Q. A lot of the top players are not here. Do you have the mindset that maybe "I should win this tournament"?
ANGELA STANFORD: Well, somebody had said that to me earlier, and it's a new week, a new golf course. I'm having to deal with new expectations. Every week is different; the feeling you have toward the golf tournament, the feeling you have on the golf course. There are so many factors, and I'm just going to approach this golf tournament like I have every other golf tournament. It's hard, because I notice today out there, I wasn't in focus. I'm still a little bit tired. I'm learning how to do this, learning what it means to win out here and how to do it week to week.
I think about like Annika and the people that win over and over and over and, I think they're great players, but I think they're great because they can do it over and over and over. That's very hard. I'm drained after -- I was drained, and to think the people get up the next week and win again, that's amazing. I think that's what makes a great golfer really stand out from the rest. Or Julie or anybody else.
Q. You talked about your expectations and that's why you hit balls for all those years. How has it changed, and how has it affected you?
ANGELA STANFORD: I don't know if I've changed much.

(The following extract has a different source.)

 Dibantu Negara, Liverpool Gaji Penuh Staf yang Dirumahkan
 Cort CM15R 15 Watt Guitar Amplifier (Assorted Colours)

I think the perception of me has changed a little bit. I'm still the same person that can do the same things. I feel like I could win again. I think people are starting to notice a little bit. People close to me have always thought that that was going to happen. It's just a whole timing thing, when is it going to happen.
I think I put all the expectations on me, and all of the pressure comes from me. I know what I'm capable of. All of the expectations from the outside world or media or whatever, that doesn't really phase me. I know those are my expectations too, so it's about the same.
Q. When you talk about you're amazed how people can do it week after week after week. When this year is over, will you have to sit back and analyze what you're going to say, well, maybe I have to get on a training program or something just to keep up? Is that an alternative when the year is over?
ANGELA STANFORD: I think so. I started the off-season working with a personal trainer at home and felt like I kept my fitness program up throughout the year until just recently. There are so many other demands when I start being really competitive in tournaments. I've noticed it takes longer to get from the locker room to the driving range and to the putting green. Just more autographs and stuff like that. Time becomes a factor. I need to get back on my fitness, but I think that's huge. I think people that have a fitness program and work out are mentally stronger than anyone else. You push yourself in the weight room, on the treadmill. Then you get out here and you're used to that mentally.
MODERATOR: Any other questions? We're done. Thank you.